Why would a person want to have tenancy in common instead of joint tenancy or vice versa?
People generally choose joint tenancy when they want the other party or parties to have their portion upon death. Joint tenancy is usually used by married couples or by close relatives such as parents and children, siblings, etc. In these cases the parties usually want the other to have their portion of the property upon death and joint tenancy makes it simple with no need for a will (for this property only) or having to worry about the court awarding their share to someone else if they die intestate. For most people this will work, but you might want to check the inheritance laws in your state or jurisdiction to make sure that the property in question will pass automatically to the other joint tenants upon death.

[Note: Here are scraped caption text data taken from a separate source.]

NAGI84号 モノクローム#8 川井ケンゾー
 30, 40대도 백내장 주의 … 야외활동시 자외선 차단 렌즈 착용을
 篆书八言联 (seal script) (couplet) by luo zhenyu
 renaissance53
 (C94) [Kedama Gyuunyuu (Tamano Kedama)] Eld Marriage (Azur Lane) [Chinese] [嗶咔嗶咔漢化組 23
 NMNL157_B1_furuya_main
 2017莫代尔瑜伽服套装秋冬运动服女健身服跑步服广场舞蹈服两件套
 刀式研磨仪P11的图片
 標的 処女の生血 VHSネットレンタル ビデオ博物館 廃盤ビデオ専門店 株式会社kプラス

Tenancy in common, on the other hand, is generally chosen when there is a need for two or more individuals to share a piece of property but the relationship is not such that any of them want to pass the property on to the other holders in the event of death. Two or more people who share living quarters and decide to purchase a home together in order to benefit from the income tax deduction (in the U.S.), two or more people who wish to purchase property to rent out, two relatives or close friends who want to share a piece o f resort property but pass it on to their respective children upon death, etc. are examples of the situations in which people would choose tenancy in common.
A friend of mine was once living in the upper unit of a duplex and learned that the owner planned to sell. He couldn't afford to purchase the house alone and approached me knowing that I was looking to purchase a home for the tax break but didn't want a mortgage payment higher than the rent I was paying for the apartment I lived in at the time.
We went together and brought the house with me taking the lower
unit and my friend remaining in the upper unit. We took the property as
tenants in common and opened a bank account, also as tenants in common,
at the bank where we got the mortgage. Each of us then deposited our
half of the mortgage payment to the account each month and the bank
then withdrew the full payment automatically. Three years after buying
the property both of us married our respective fiancé's and moved out
of town. We kept the house for another ten years as a rental property,
then sold it and split the proceeds 50/50.